Marijn comparte sus experiencias a través de memorandos de voz. A principios de enero tomó el avión a Nueva Zelanda y exploró el Noordereiland. “Por naturaleza, soy bastante planificación y organización. Pero necesitaba más flexibilidad”. Y entonces alquiló una camioneta con la que toma todos los aspectos más destacados de la Zuidereilandia. De esta manera, puede decidir dónde y cuándo hace recorridos a pie.
Volcanes, playas y bosques primitivos pasan en sus fotos. En un video, se puede ver a Marijn en un camino de montaña abandonado cerca del lago Moke cerca de Queenstown. El silencio se rompe por un número de caminata conocido. “Laot, solo caminé, laot me Mar Gaon”, parece. “Cuando escucho la canción, inmediatamente tengo una sonrisa en la cara”.
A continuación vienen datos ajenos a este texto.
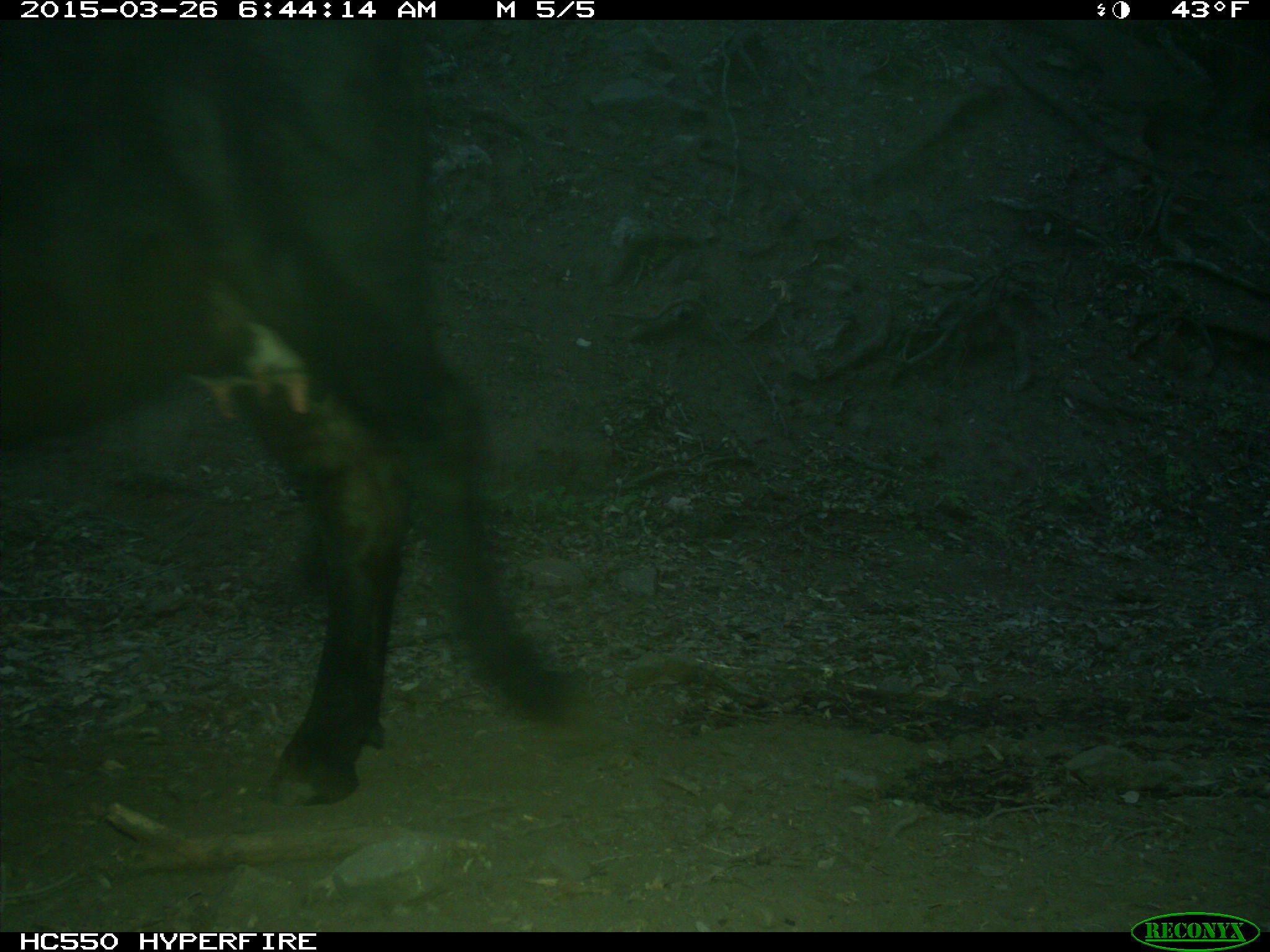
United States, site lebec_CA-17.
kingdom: Animalia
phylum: Chordata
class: Mammalia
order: Artiodactyla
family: Bovidae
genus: Bos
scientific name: Bos taurus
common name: domestic cow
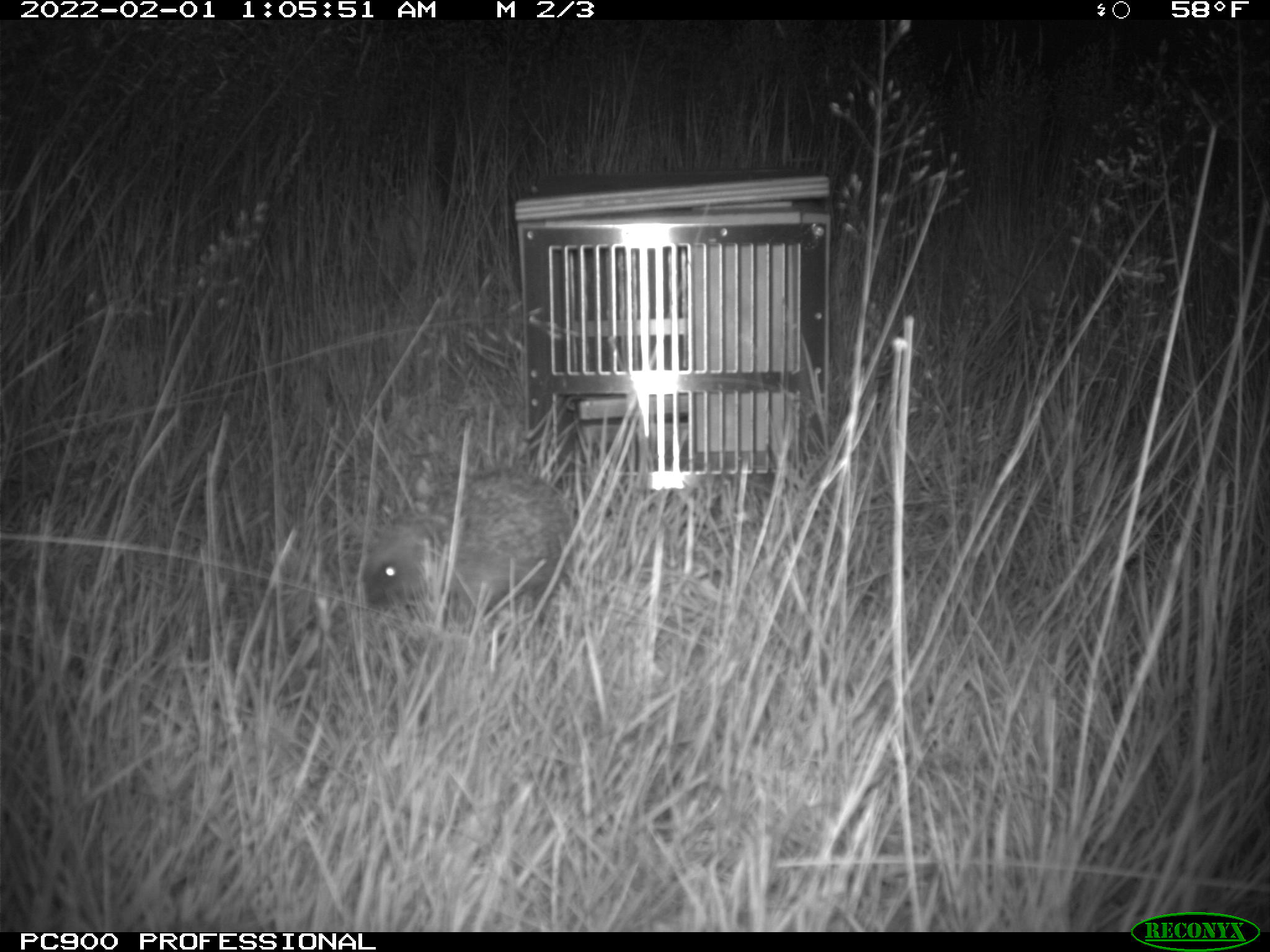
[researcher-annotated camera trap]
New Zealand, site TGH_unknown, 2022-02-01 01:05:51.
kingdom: Animalia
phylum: Chordata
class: Mammalia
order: Eulipotyphla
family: Erinaceidae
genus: Erinaceus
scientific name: Erinaceus europaeus europaeus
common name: european hedgehog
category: hedgehog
Hedgehog (european hedgehog) (Erinaceus europaeus europaeus).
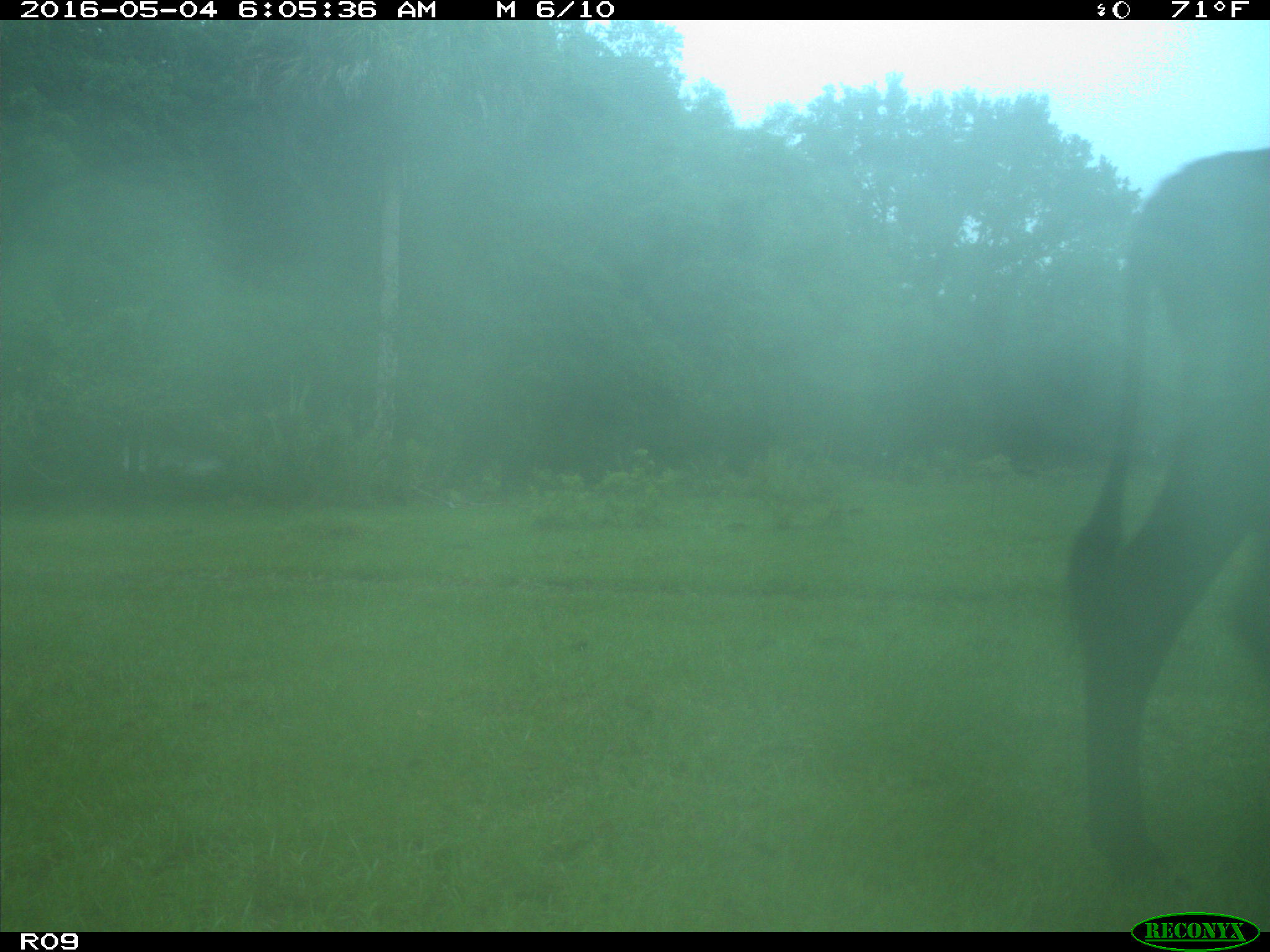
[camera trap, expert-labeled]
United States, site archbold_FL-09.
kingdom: Animalia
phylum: Chordata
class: Mammalia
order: Artiodactyla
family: Bovidae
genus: Bos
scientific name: Bos taurus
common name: domestic cow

Es pura nostalgia. Regresa a los años treinta a sus años más jóvenes en Appelscha. “En mi habitación tenía un televisor, un viejo tubo de imagen de moda. Solo tenía acceso a los Países Bajos 1, 2 y 3, Omrop Fryslan y RTV Drenthe. La oferta era limitada. En el verano, principalmente miré la caminata, siempre esperé con ansias eso. Appelscha es un límite, pero siempre he logrado apreciarlo mucho”.
Lo que aún no sabe en la habitación de los niños es que se está plantando una semilla para lo que luego se convierte en la mayor aventura de su vida. Las experiencias de los presentadores de la caminata permanecen en la cabeza de Marijn. “Es una serie muy buena para ver”, dice. “No sé qué trae el día, la naturaleza allí, el clima agradable. Eso me inspiró. Cuando voy a la naturaleza, también estoy abierto a reuniones con extraños”.
Y así, en Nueva Zelanda, un holandés está disfrutando de la letra española de la cantante belga Belle Pérez. ‘Chiquitan, Chiquitan, Chiquititantan. Que Viva La Vida ‘. Está pensando en la imagen general lo que le trae la sonrisa a su rostro. “El placer que tienen todos, tanto aquellos que caminan por la caminata como a los que están a un lado. Fue un todo ocurrido. Luego viajar nuevamente a caballo, luego cruzarse por Porsche y luego un río. La música simplemente lo termina”.